* Görev
Aşağıdaki, dost sohbetlerinde dertlere karşılık söylenen geçiştirici teselli sözü üzerine yazılmış denemeyi son cümlesinden sonra sürdürün.

Hemen hemen hepimizin sıkça deneyimlediği bir durumdan bahsetmek istiyorum…
Dost sohbetinde siz ya da birisi herhangi bir sıkıntısını, problemini anlatır. Orada bulunan kişilerden birinin hemen söylediği ilk söz “boş ver” olur. Adam ya da kadın kendine göre haklı olarak sıkıntısını, yaşadığı sorunu en ince ayrıntısına kadar anlatıyor, anlatmak, rahatlamak, belki de bir çözüm yolu duymak istiyor.
Ama ilginç bir şekilde herkesin tepkisi hemen “boş ver” demek oluyor. Boş ver, takma kafana, üzerinde düşünmeye değmez gibi sözler aslında avutmak, durumu kurtarmaya yönelik kelimeler. O kişinin sorununa çözüm yolu önermektense, “Aman umursadığın şey bu mu” diye geçiştirilir.
“Boş ver” bilinçsizce bir teselli hatta belki de dünyanın en ucuz kelimesi. İyi de karşındaki senden bir “boş ver” duymak için anlatmıyor ki. Zaten boş verseydi, boş verebilseydi anlatmazdı, yormazdı kendisini bu kadar…
Kızmak, bağırmak istersiniz “boş ver” diyen kişiye ama sonra siz de boş verirsiniz… Bu kelime öyle bir değer ve anlam kaybına uğradı ki… Boş vermek dediğimiz kelimeyi o kadar çok duyuyoruz ki duyarsızlaşıyoruz; artık birisi bize öyle dediğinde sanki bizimle ilgilenmiyormuş gibi hissediyoruz.
Gerçekten başta zararsız görünüyor, sevdiğiniz bir kişiye, ailenizden birine ya da yakın dostunuza bir söylediğinizde teselli sözcüğü olarak kullanıyorsunuz. Boş verilmesi gerektiğini bildiğimiz halde boş veremiyoruz, boş versek de, vermesek de bir girdabın içinde manevra yapıyoruz.
Okuduğum bir hikayede diş doktoru boş vermenin diş çektirmek gibi olduğunu söylemiş. Ağrıyan diş çekildiği zaman rahatlarsın ama dilin hep dişinin eskiden olduğu yere doğru gider. Dişin çekildiği ilk günde yüzlerce kez artık canını yakmamasına rağmen insanın dili o boşluğa gider. Çünkü çekilen diş bir boşluk bırakır. Bazen kendini o dişin eksikliğini hissederken bulursun. Bu durum belli bir süre devam eder ama zamanla geçer. Dişi çektirmeyip de bıraksa mıydın? Hayır. Çünkü çürümüş diş canını çok yakıyordu. Bu yüzden çekilmesi gerekiyordu, çekildi. Önüne bak ve boş ver.

* Veri alıntıları
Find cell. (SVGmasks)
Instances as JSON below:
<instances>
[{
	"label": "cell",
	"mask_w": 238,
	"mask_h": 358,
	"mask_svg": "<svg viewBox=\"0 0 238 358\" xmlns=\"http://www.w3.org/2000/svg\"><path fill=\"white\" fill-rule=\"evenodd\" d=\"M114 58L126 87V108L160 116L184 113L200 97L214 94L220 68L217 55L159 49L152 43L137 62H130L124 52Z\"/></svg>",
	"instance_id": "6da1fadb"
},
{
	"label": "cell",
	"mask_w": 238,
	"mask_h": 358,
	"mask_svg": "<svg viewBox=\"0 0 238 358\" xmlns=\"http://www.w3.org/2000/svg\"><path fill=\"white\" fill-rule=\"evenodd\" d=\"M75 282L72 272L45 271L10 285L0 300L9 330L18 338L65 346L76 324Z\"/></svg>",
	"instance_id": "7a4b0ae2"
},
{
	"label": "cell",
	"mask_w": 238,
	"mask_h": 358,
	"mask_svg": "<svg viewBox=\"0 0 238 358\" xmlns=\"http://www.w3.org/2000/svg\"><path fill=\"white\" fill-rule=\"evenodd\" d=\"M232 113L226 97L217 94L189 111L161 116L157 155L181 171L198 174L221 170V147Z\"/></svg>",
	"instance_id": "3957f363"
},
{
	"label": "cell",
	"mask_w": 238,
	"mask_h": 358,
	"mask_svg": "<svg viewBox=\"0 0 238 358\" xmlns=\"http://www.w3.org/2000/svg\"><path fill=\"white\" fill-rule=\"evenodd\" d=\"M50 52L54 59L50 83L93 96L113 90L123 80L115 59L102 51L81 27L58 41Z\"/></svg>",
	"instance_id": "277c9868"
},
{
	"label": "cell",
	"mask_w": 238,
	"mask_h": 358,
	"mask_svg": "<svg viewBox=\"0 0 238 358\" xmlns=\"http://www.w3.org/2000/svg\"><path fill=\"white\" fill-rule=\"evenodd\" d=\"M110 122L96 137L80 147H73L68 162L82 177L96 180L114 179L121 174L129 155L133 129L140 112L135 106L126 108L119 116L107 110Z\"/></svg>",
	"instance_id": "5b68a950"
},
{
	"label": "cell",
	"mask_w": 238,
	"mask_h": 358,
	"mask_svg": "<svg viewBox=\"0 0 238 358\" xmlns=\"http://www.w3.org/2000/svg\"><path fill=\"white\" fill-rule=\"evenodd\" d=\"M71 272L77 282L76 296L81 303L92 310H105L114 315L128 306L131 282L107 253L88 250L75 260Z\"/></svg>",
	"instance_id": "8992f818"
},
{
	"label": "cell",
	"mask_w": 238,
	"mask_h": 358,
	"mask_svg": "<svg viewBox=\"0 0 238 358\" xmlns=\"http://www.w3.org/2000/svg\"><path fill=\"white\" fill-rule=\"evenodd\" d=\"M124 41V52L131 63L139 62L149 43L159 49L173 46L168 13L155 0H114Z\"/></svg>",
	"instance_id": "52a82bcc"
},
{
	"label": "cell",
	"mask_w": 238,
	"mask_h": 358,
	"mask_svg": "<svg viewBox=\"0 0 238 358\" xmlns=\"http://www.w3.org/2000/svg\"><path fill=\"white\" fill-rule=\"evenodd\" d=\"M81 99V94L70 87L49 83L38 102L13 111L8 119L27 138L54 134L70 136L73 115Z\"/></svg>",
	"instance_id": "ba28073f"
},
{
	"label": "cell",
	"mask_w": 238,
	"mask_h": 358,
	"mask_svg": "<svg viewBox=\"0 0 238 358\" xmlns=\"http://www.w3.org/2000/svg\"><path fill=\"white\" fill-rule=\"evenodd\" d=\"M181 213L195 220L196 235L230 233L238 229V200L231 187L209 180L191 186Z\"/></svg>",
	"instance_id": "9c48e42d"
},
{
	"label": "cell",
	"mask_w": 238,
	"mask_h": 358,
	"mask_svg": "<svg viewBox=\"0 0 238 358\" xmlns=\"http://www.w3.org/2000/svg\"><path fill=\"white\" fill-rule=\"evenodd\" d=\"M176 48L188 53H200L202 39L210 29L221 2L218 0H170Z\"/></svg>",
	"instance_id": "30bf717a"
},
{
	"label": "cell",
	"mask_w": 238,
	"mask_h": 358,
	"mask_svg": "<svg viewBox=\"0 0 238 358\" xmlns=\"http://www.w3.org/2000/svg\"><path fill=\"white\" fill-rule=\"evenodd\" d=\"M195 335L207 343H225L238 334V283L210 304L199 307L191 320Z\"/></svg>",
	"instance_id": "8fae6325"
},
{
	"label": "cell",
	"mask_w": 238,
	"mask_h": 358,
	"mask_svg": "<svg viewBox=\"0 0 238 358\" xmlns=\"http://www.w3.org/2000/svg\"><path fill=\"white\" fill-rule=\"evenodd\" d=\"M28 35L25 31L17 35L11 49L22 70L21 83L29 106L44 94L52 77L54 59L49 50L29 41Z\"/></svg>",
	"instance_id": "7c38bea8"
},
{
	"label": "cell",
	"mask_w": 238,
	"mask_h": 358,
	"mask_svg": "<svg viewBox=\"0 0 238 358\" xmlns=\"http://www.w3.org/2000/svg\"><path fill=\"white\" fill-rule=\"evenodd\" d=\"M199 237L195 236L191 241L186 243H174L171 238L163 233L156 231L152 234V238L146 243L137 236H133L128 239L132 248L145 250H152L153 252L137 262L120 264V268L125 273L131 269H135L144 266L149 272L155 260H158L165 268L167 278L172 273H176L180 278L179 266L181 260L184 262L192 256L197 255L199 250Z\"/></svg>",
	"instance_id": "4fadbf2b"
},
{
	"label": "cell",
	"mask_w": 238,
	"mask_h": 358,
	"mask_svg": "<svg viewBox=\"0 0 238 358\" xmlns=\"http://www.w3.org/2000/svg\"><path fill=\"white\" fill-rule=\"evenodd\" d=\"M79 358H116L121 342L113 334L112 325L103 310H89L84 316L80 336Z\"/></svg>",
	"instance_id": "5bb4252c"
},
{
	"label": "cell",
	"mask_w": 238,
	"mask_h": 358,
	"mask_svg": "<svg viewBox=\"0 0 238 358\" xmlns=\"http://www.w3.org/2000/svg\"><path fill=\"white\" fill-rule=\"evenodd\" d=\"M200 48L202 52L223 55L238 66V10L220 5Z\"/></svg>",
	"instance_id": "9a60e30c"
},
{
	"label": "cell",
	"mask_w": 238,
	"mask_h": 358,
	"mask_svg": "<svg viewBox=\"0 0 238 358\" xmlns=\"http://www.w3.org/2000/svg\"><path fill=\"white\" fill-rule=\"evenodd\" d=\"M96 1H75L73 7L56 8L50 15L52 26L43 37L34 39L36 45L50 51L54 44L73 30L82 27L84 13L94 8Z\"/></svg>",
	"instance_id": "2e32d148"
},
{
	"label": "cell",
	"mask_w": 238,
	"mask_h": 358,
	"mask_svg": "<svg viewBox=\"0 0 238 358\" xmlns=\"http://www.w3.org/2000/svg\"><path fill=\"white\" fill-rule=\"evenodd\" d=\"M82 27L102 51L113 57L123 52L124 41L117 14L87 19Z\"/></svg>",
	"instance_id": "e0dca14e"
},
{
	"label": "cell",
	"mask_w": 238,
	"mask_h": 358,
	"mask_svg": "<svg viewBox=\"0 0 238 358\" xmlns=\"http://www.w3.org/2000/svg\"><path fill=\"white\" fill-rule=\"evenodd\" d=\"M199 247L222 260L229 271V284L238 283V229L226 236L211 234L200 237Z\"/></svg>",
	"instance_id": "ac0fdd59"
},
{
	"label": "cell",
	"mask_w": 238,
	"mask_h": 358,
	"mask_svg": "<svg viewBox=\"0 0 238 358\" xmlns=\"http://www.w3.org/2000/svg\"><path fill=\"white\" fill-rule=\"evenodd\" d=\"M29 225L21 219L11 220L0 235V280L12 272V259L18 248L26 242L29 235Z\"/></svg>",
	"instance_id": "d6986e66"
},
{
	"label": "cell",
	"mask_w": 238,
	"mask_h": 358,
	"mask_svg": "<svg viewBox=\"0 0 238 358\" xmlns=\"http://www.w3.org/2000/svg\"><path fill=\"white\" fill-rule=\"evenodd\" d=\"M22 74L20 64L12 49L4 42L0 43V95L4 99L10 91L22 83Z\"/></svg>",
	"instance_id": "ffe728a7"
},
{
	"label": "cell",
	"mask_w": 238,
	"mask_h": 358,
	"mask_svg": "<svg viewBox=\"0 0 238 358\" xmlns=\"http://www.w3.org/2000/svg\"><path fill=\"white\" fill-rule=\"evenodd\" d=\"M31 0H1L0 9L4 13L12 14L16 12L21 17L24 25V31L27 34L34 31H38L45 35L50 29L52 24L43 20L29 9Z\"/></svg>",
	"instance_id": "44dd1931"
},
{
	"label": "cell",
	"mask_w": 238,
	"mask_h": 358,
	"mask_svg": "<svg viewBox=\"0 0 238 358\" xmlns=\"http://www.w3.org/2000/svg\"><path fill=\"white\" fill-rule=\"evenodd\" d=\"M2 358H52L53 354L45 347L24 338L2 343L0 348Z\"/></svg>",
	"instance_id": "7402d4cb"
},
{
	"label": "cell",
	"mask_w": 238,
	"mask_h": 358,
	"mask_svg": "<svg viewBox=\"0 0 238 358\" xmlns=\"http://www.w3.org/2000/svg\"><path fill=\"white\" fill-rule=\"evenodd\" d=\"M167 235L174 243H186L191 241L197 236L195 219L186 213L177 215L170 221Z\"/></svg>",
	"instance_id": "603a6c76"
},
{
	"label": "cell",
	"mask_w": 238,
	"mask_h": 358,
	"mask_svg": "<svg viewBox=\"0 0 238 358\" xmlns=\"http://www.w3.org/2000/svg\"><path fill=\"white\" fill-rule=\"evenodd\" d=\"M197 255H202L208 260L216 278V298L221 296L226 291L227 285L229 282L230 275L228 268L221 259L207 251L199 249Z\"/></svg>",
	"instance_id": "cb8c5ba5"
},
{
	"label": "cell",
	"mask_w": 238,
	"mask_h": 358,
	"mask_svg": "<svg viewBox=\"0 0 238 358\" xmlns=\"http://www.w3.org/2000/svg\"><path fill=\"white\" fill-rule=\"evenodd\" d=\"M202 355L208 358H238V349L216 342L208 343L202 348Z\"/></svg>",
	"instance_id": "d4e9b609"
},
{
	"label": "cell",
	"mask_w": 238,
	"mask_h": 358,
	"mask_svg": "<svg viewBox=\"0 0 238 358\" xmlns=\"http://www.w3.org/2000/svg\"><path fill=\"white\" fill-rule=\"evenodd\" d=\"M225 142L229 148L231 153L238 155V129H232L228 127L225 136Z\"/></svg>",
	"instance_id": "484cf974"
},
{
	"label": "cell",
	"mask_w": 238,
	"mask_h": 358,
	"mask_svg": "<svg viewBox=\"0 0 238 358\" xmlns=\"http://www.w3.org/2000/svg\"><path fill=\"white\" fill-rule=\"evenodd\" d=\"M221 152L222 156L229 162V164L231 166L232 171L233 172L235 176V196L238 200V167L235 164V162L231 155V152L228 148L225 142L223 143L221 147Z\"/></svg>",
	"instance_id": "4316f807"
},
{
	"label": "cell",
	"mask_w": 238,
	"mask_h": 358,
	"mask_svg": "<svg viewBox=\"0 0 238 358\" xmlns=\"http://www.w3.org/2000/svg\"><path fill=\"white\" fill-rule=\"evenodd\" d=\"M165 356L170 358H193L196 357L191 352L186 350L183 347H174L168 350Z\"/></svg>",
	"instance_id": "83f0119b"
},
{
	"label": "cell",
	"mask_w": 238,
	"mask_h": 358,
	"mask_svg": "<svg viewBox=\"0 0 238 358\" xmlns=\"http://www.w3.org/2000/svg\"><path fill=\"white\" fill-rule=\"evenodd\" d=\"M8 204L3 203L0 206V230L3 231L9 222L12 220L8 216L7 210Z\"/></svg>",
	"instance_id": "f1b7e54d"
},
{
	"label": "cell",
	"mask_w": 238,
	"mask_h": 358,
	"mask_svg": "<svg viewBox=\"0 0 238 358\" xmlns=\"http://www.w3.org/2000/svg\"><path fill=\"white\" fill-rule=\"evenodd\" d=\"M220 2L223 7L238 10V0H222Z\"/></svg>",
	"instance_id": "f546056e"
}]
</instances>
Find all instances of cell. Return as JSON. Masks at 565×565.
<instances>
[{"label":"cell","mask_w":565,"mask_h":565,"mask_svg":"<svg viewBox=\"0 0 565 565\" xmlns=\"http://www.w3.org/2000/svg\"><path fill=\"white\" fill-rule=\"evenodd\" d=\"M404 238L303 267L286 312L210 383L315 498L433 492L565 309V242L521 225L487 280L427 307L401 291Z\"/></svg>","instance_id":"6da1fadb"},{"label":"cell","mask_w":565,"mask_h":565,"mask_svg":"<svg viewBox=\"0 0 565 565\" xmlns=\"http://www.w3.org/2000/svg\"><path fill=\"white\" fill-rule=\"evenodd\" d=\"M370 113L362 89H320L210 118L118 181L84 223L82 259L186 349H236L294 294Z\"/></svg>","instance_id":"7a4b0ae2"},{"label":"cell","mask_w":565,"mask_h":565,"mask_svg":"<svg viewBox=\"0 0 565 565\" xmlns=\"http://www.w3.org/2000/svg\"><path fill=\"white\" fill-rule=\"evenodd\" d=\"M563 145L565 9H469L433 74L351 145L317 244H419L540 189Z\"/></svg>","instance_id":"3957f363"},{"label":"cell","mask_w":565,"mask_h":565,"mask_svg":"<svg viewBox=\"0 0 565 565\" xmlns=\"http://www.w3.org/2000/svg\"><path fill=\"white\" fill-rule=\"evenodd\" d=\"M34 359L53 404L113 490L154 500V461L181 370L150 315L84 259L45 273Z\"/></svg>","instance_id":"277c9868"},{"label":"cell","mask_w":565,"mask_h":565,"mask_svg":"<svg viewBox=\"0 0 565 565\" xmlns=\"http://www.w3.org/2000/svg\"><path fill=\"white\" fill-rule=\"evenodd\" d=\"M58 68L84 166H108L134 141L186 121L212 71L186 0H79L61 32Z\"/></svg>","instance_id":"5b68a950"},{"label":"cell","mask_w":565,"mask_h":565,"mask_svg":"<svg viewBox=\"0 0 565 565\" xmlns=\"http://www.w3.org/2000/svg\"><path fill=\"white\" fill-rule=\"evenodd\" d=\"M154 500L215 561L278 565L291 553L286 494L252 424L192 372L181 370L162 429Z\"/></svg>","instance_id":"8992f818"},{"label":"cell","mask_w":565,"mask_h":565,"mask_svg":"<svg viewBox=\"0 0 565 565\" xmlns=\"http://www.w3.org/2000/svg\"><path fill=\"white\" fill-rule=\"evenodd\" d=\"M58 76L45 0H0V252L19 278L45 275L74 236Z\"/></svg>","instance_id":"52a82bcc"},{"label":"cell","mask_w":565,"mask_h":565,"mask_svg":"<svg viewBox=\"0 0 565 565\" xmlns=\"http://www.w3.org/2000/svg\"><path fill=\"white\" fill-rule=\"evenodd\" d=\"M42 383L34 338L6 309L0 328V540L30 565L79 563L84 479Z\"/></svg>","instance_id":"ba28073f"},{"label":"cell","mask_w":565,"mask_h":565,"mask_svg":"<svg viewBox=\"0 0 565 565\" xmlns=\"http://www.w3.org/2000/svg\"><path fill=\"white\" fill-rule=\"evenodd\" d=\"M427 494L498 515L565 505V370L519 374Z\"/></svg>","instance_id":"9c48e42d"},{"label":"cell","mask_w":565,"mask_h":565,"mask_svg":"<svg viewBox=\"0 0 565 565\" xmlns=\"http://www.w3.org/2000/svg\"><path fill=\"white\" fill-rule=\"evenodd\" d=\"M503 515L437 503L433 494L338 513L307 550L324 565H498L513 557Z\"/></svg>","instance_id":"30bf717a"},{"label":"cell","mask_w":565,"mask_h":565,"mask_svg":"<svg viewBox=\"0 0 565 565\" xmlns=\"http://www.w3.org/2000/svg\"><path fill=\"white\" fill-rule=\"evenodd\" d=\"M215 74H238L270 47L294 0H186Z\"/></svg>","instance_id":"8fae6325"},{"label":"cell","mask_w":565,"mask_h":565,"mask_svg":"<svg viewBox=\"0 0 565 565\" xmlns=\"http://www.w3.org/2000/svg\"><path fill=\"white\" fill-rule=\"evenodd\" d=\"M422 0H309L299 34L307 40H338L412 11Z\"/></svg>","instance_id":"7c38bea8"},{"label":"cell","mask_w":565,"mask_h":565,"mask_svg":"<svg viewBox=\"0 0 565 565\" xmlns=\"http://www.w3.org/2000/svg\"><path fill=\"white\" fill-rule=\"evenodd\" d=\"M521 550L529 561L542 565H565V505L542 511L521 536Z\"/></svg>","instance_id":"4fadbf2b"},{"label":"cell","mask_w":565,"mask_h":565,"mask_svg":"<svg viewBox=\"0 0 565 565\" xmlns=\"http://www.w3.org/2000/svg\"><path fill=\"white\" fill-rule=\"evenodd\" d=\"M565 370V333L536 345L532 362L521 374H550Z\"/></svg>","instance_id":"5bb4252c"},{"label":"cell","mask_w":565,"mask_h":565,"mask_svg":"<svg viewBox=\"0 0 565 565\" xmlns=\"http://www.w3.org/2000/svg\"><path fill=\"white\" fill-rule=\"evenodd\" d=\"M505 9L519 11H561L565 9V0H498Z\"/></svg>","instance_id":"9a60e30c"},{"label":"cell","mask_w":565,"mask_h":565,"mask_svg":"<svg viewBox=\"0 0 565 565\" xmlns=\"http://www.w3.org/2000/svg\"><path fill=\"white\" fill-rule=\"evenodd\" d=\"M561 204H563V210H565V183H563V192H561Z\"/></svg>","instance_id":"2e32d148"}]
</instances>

* Yanıt
İnsan olarak bizim her sorunu çözme kabiliyetimiz olmadığı aşikar. Hayatın kendisi, doğa, insanlar ve sürprizlerle dolu bir dünyada yaşıyoruz. Her gün yeni hayal gücümüzün dışında gerçekleşen olaylarla karşılaşıp bu olaylar hakkında fikirler üretip önümüze karanlık bir manzara resmedip kendimizi mutsuz ediyoruz. Biz istesek de istemesek de dışımızda olan bir dünya var ve bu dünya sürprizlerle dolu. İnsan içindeki duygu, düşünce ve davranışları, hayalleri, tutkuları kontrol edebilecek bir güce sahip. Kendi dışında olabilecek hiçbir şeyi kontrol edebilme şansına sahip değilse o zaman kendi dışında olabilecek her şeyi özgür bırakmalı. Olaylar, problemler üzerine yapacağı her düşünme kişinin kendisine zarar verecektir. Bu durumdan kurtulabilmek için kişi anı kucaklamalı.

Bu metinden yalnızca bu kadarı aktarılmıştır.